- Information given
# # # # #
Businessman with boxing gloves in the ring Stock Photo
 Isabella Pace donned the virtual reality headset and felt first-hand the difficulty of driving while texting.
# # # # #
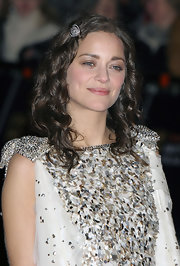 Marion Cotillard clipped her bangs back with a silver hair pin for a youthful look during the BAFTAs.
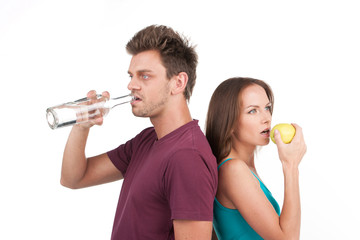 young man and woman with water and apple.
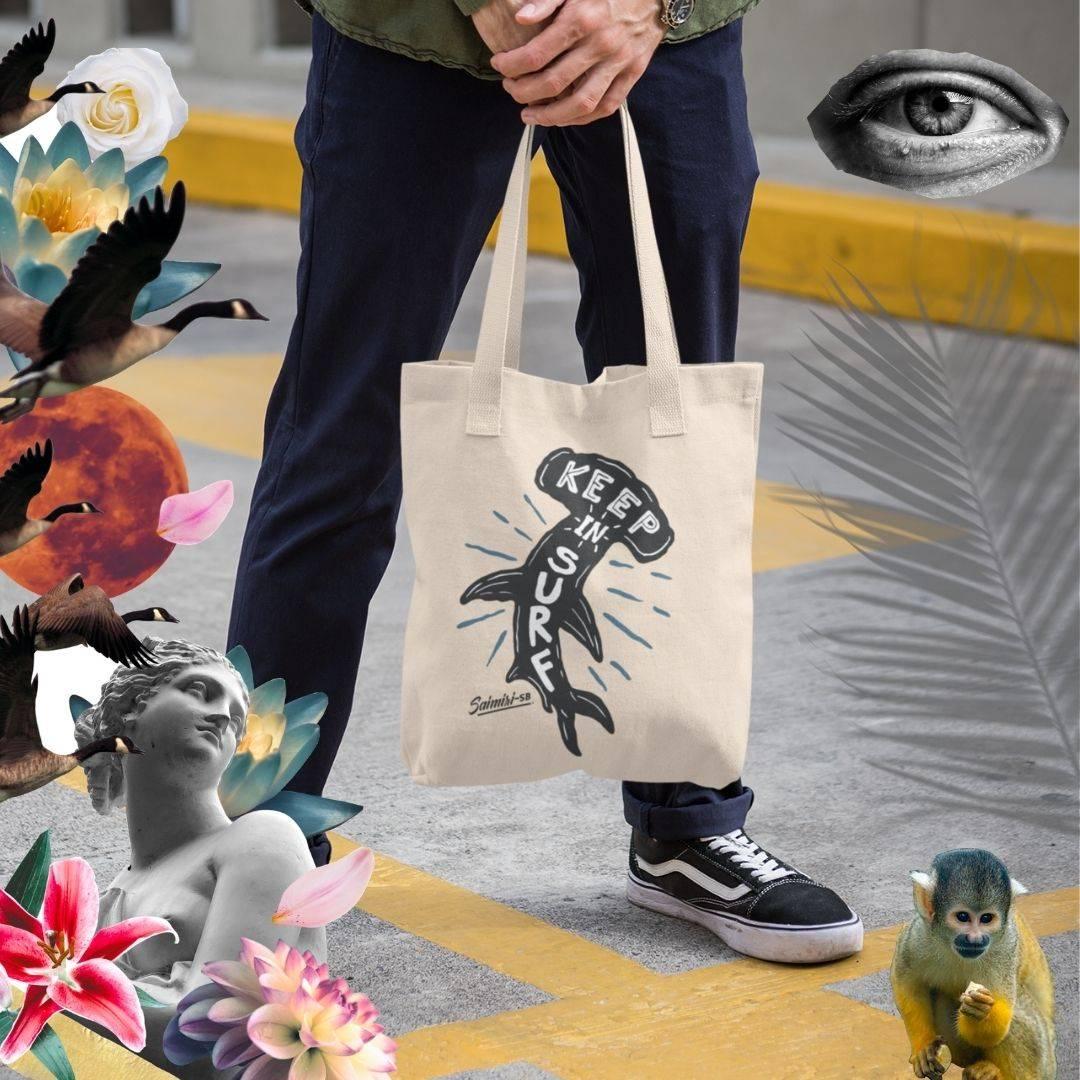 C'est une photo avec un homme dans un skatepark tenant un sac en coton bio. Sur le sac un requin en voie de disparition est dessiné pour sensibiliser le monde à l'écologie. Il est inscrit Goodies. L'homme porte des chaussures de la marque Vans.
# # # # #
- Work order
Every line above in the stretch from the one with "young man and woman with water and apple." through the one with "C'est une photo" is to be transcribed exactly, ends included. No picture is copied.

- Response below
 young man and woman with water and apple.
 C'est une photo avec un homme dans un skatepark tenant un sac en coton bio. Sur le sac un requin en voie de disparition est dessiné pour sensibiliser le monde à l'écologie. Il est inscrit Goodies. L'homme porte des chaussures de la marque Vans.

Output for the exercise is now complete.